Not everyone deserves their own Wikipedia page; that’s why Wikipedia’s notability guidelines exist. But definitions of notability are unevenly applied across race and gender lines:
Wikipedia’s editors are less likely to consider you “notable” if you’re not a white man.
Using a combination of qualitative and statistical analysis of Wikipedia pages nominated for deletion, Mackenzie Emily Lemieux and Rebecca Zhang join with Francesca Tripodi to explore how Wikipedia’s notability considerations are applied for female and BIPOC academics. They examined two key metrics used in the process of establishing notability on Wikipedia: the Search Engine Test and the “Too Soon” metric. The search engine test determines if a person’s online presence is well covered by reputable, independent sources. In their analysis, Lemieux, Zhang, and Tripodi found that this test predicts whether or not white male academics’ pages will be kept or deleted. But academics who are women and people of color are more likely to have their Wikipedia page deleted—even if they have equivalent or greater online presence than their white male peers.
The second metric, “too soon,” is a label applied to Wikipedia pages when a Wikipedian thinks there aren’t enough independent, high quality news sources about the page’s subject. Women of all races are more likely than men to be considered not yet notable (i.e., “too soon” to be on Wikipedia). The online encyclopedia’s editors were more likely to justify this label applied to women based on their career stages (e.g., “she’s an assistant professor” and therefore not yet notable). But this tag was applied to women on average further in their careers than men who received the tag.

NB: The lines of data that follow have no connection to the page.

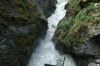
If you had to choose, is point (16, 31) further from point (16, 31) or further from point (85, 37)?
point (85, 37)

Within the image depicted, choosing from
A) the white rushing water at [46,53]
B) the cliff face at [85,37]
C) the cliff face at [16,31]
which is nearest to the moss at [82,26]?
the cliff face at [85,37]

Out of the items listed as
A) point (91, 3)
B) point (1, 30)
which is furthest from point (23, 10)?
point (91, 3)

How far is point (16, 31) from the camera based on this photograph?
9.34m

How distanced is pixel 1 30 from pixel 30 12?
2.87 metres

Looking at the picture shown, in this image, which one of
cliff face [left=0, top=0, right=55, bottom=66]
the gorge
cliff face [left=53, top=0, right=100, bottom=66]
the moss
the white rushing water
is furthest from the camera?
the white rushing water

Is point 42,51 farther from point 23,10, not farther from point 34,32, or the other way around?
A: point 23,10

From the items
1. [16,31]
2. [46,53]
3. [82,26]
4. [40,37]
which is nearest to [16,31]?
[16,31]

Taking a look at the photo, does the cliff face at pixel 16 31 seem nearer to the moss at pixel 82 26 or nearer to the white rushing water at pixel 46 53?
the white rushing water at pixel 46 53

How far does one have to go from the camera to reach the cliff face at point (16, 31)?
8891 millimetres

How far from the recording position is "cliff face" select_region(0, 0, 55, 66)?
→ 8.89 metres

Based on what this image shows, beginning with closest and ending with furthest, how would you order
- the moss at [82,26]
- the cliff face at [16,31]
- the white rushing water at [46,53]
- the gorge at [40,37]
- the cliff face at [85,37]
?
the cliff face at [16,31]
the gorge at [40,37]
the cliff face at [85,37]
the moss at [82,26]
the white rushing water at [46,53]

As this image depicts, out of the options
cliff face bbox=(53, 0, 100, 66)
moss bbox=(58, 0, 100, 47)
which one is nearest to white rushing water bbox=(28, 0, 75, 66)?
cliff face bbox=(53, 0, 100, 66)

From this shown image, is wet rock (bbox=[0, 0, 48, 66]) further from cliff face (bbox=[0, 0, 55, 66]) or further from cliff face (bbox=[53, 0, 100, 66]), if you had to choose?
cliff face (bbox=[53, 0, 100, 66])

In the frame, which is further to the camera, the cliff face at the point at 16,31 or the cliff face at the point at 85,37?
the cliff face at the point at 85,37
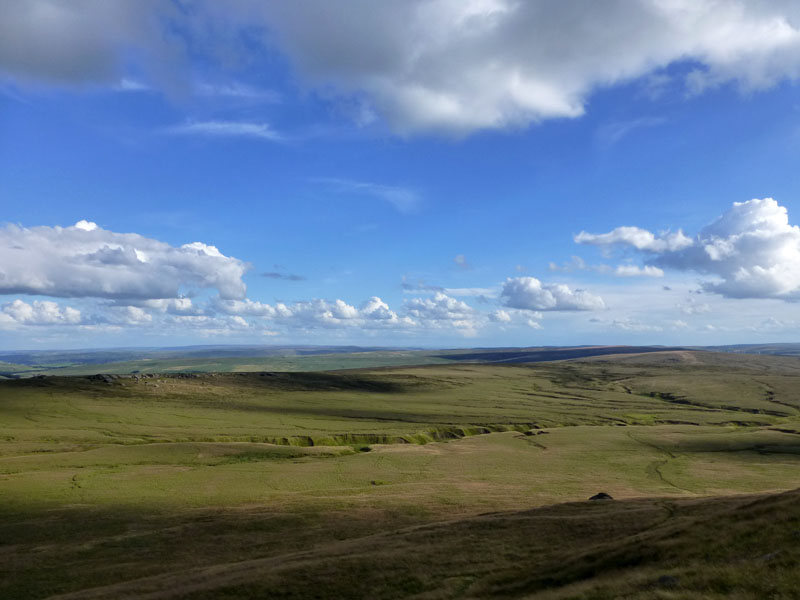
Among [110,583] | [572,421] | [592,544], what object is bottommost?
[572,421]

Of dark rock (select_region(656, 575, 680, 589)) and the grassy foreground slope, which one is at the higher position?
dark rock (select_region(656, 575, 680, 589))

Individual bias continues to disadvantage women and people of color on Wikipedia; and Wikipedia continues to allow these hidden biases to influence processes of determining notability.
Digital trace data can change the study of misinformation, algorithmic bias, and well-being.
In this coauthored article, Deen Freelon joins with scholars across the United States and the Netherlands to discuss methods of digital trace data collection and measurement. Digital trace data (or DTD) are the tracks we leave in the snow of the digital spaces we occupy (e.g., cookies in your browser after an online shopping spree or the log data tracked by social media platforms). Although we commonly think of these kinds of data as privacy violations, they are also an opportunity for researchers to overcome the known limitations of platform-centric and user-centric approaches. Of course, collecting this data, organizing, analyzing, and measuring it in meaningful ways comes with its own challenges. Read on for an in-depth deep dive into the best practices for using DTD.
You can’t understand privacy without understanding power.
When we think about “privacy,” we often think of an individual’s privacy, her individual right to privacy, and individualized strategies for retaining control over private information. This is an ahistorical way of thinking that ignores the ways privacy violations are patterned in ways traceable to marginality and domination. Populations identified as “dangerous,” like Muslims after 9/11 or transgender individuals in the current political climate are disproportionately surveilled, their privacy deemed violable in the interests of other people’s safety.
Unfortunately, as Marwick shows in this paper, such issues of systemic issue are rarely addressed at global conferences about privacy like IAPP and SOUPS. Instead, techno-optimism rules the day, complete with sales booths offering the newest products individuals might use to protect themselves. Privacy isn’t an individual problem for which individual solutions that fiddling with privacy settings will help: privacy violations are gendered (most stalkerware is used against women by current or former male partners) and they are raced (as Black and brown communities in the U.S. are all too aware). Conceptualizing privacy without power is simply inadequate in the current moment.